# software upgrade?



## A.k.A Funky Chicken (Oct 11, 2011)

Does anyone no if any company makes a software upgrades for an 09 jetta? i was on awe's, and aprs website and it seems like they only do from 2005-2008.. im not sure if there is much difference between a year with the computers. i was going to call one or the other tomorrow to see but i figured someone might have some kind of information on here..

thanks!


----------



## thygreyt (Jun 7, 2009)

unitronic! 

i have a stage 2 and i LOVE IT.

www.unitronic-chipped.com


----------



## LampyB (Apr 2, 2007)

not sure if C2 has the 09+ tune out yet, might want to check them out.


----------



## A.k.A Funky Chicken (Oct 11, 2011)

thygreyt said:


> unitronic!
> 
> i have a stage 2 and i LOVE IT.
> 
> www.unitronic-chipped.com


i just checked that out, thats pretty awesome! ill be getting an exhaust and intake around christmas, so stage 2 might be in the near near future! did you have any problems with coils blowing when you got it flashed?


----------



## Laser04 (May 25, 2006)

thygreyt said:


> unitronic!
> 
> i have a stage 2 and i LOVE IT.
> 
> www.unitronic-chipped.com


Came to post this. Left satisfied. And I don't even have it yet. Got my catback today so once that's installed.... need to buy some tools, deep socket, 4 jack stands, and a low profile jack. Thank god my grandpa has the tool to cut through the stock exhaust. 

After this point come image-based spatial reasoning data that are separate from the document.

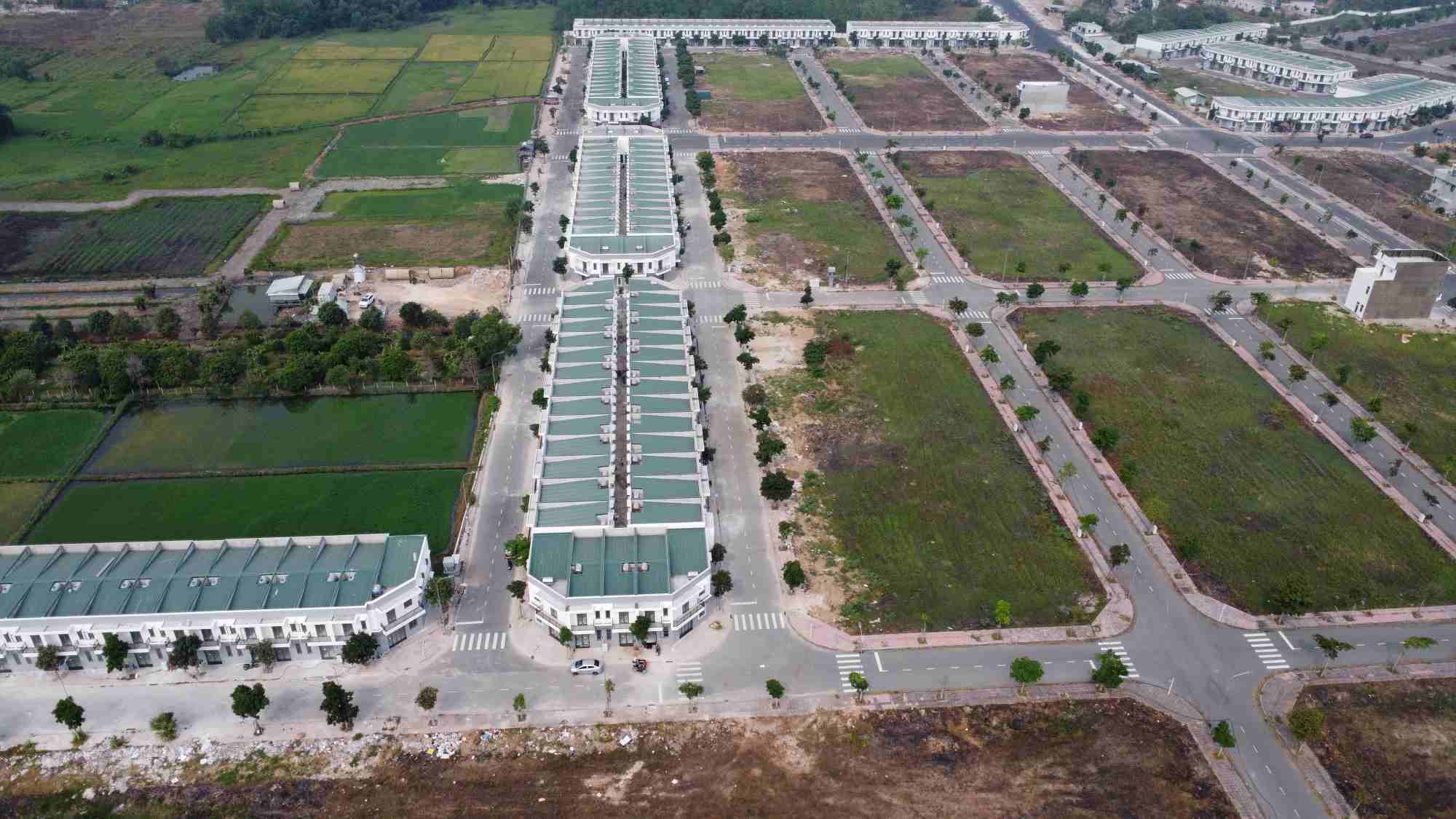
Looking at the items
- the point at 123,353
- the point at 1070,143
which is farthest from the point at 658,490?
the point at 1070,143

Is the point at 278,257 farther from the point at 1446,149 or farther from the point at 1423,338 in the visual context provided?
the point at 1446,149

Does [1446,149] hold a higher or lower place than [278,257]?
higher

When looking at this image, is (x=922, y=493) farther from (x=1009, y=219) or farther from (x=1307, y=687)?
(x=1009, y=219)

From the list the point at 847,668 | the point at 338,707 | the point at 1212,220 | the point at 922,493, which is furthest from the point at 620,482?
the point at 1212,220

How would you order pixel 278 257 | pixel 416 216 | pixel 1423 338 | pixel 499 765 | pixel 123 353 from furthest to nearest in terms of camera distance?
1. pixel 416 216
2. pixel 278 257
3. pixel 1423 338
4. pixel 123 353
5. pixel 499 765

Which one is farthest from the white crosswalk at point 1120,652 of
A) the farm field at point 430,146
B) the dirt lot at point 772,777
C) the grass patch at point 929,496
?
the farm field at point 430,146

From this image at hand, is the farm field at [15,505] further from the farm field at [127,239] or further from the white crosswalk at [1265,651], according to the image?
the white crosswalk at [1265,651]
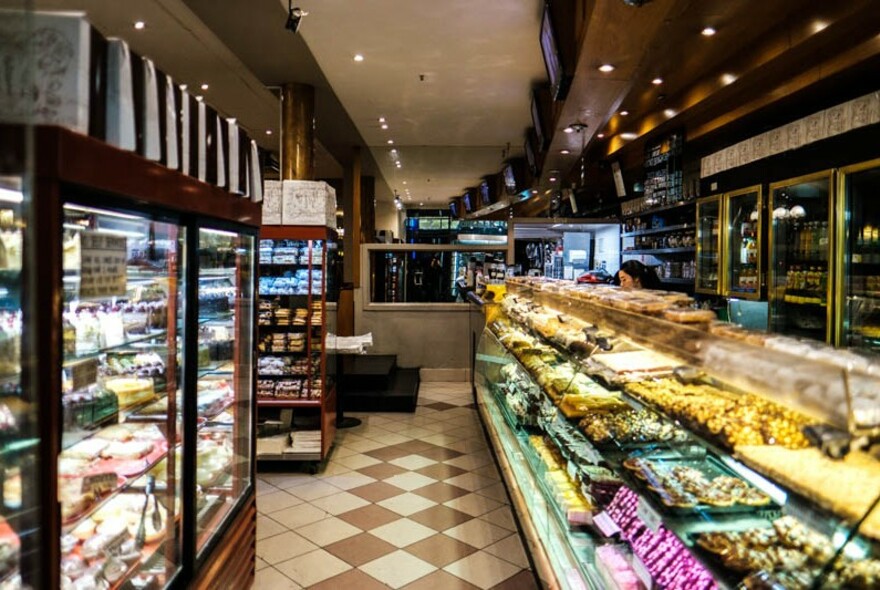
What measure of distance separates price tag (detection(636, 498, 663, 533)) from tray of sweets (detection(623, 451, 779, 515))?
0.10 feet

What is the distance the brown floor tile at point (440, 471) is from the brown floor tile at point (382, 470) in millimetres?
193

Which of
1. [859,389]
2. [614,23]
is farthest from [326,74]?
[859,389]

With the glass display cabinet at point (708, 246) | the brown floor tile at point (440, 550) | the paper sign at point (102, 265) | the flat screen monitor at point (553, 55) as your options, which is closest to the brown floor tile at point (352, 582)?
the brown floor tile at point (440, 550)

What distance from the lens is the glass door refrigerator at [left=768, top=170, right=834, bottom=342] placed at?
4.69 meters

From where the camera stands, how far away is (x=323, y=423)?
5.26m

So the flash is coming next time I put 93 in my gas tank lulz. Thygreyt... one night, the Unitronic website had the stage 2 upgrade... next night it was gone. Only stage 1 and 1+... you know the deal? Whtever being low on funds gives me more time to decide stage 1+ or 2 (if its still available)


----------



## A.k.A Funky Chicken (Oct 11, 2011)

now i just have to figure out where i can go to get it flashed.. there is 2 places semi close to where i live.. gotta start making some phone calls!


----------



## thygreyt (Jun 7, 2009)

A.k.A Funky Chicken said:


> i just checked that out, thats pretty awesome! ill be getting an exhaust and intake around christmas, so stage 2 might be in the near near future! did you have any problems with coils blowing when you got it flashed?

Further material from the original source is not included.